**Task goal**
Copy out the following material word for word, leaving out the picture.
.....
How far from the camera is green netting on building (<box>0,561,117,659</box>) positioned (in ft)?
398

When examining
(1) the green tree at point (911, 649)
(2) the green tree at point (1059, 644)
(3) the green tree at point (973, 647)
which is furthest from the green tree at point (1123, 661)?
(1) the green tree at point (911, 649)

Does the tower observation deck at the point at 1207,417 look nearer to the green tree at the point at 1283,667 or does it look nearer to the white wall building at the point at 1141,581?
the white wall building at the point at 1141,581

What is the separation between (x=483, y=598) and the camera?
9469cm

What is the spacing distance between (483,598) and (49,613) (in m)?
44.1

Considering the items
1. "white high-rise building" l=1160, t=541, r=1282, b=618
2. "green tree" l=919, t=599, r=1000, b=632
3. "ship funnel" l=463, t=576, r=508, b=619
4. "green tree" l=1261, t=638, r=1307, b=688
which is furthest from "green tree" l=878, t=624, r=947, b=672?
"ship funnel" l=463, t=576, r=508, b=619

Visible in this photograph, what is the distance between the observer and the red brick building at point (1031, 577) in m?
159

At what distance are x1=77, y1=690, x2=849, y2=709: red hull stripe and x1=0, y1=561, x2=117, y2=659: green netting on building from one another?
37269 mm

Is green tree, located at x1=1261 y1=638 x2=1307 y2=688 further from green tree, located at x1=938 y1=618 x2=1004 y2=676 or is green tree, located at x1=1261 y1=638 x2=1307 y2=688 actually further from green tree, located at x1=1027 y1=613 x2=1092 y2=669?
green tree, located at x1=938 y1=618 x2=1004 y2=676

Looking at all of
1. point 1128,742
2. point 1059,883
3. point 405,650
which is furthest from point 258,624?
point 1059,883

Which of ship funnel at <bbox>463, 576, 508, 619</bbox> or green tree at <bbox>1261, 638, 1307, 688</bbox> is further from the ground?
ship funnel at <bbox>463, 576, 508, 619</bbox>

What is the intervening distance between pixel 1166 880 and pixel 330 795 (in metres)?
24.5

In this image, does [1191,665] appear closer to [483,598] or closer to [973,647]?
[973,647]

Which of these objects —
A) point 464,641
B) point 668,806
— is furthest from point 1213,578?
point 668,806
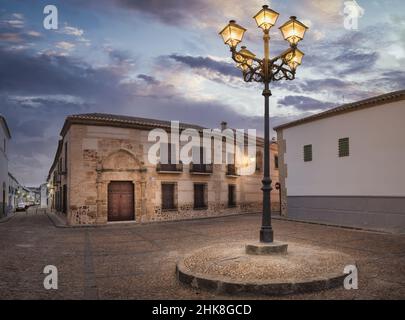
.....
**Task result**
How far from the camera is green netting on building (<box>0,561,117,659</box>) positioned (in ft)?
398

When examining
(1) the green tree at point (911, 649)
(2) the green tree at point (1059, 644)
(3) the green tree at point (973, 647)
which is furthest from the green tree at point (1123, 661)?
(1) the green tree at point (911, 649)

Does the tower observation deck at the point at 1207,417 look nearer to the green tree at the point at 1283,667 or does it look nearer to the white wall building at the point at 1141,581?
the white wall building at the point at 1141,581

What is the separation between (x=483, y=598) and the camera?
9469cm

What is the spacing distance between (483,598) and (49,613) (in m)?
44.1

Considering the items
1. "white high-rise building" l=1160, t=541, r=1282, b=618
2. "green tree" l=919, t=599, r=1000, b=632
3. "ship funnel" l=463, t=576, r=508, b=619
4. "green tree" l=1261, t=638, r=1307, b=688
which is furthest from "green tree" l=878, t=624, r=947, b=672?
"ship funnel" l=463, t=576, r=508, b=619

Visible in this photograph, what is the distance between the observer and the red brick building at point (1031, 577) in m?
159

At what distance are x1=77, y1=690, x2=849, y2=709: red hull stripe and x1=0, y1=561, x2=117, y2=659: green netting on building from one another?
37269 mm

Is green tree, located at x1=1261 y1=638 x2=1307 y2=688 further from green tree, located at x1=938 y1=618 x2=1004 y2=676 or is green tree, located at x1=1261 y1=638 x2=1307 y2=688 actually further from green tree, located at x1=1027 y1=613 x2=1092 y2=669?
green tree, located at x1=938 y1=618 x2=1004 y2=676

Looking at all of
1. point 1128,742
2. point 1059,883
3. point 405,650
which is furthest from point 258,624?
point 1059,883

Which of ship funnel at <bbox>463, 576, 508, 619</bbox> or green tree at <bbox>1261, 638, 1307, 688</bbox> is further from the ground?
ship funnel at <bbox>463, 576, 508, 619</bbox>

What is the intervening distance between pixel 1166 880 and pixel 330 795 (in metres)?
24.5

In this image, does [1191,665] appear closer to [483,598] or closer to [973,647]?
[973,647]

Which of these objects —
A) point 464,641
B) point 668,806
— is furthest from point 1213,578?
point 668,806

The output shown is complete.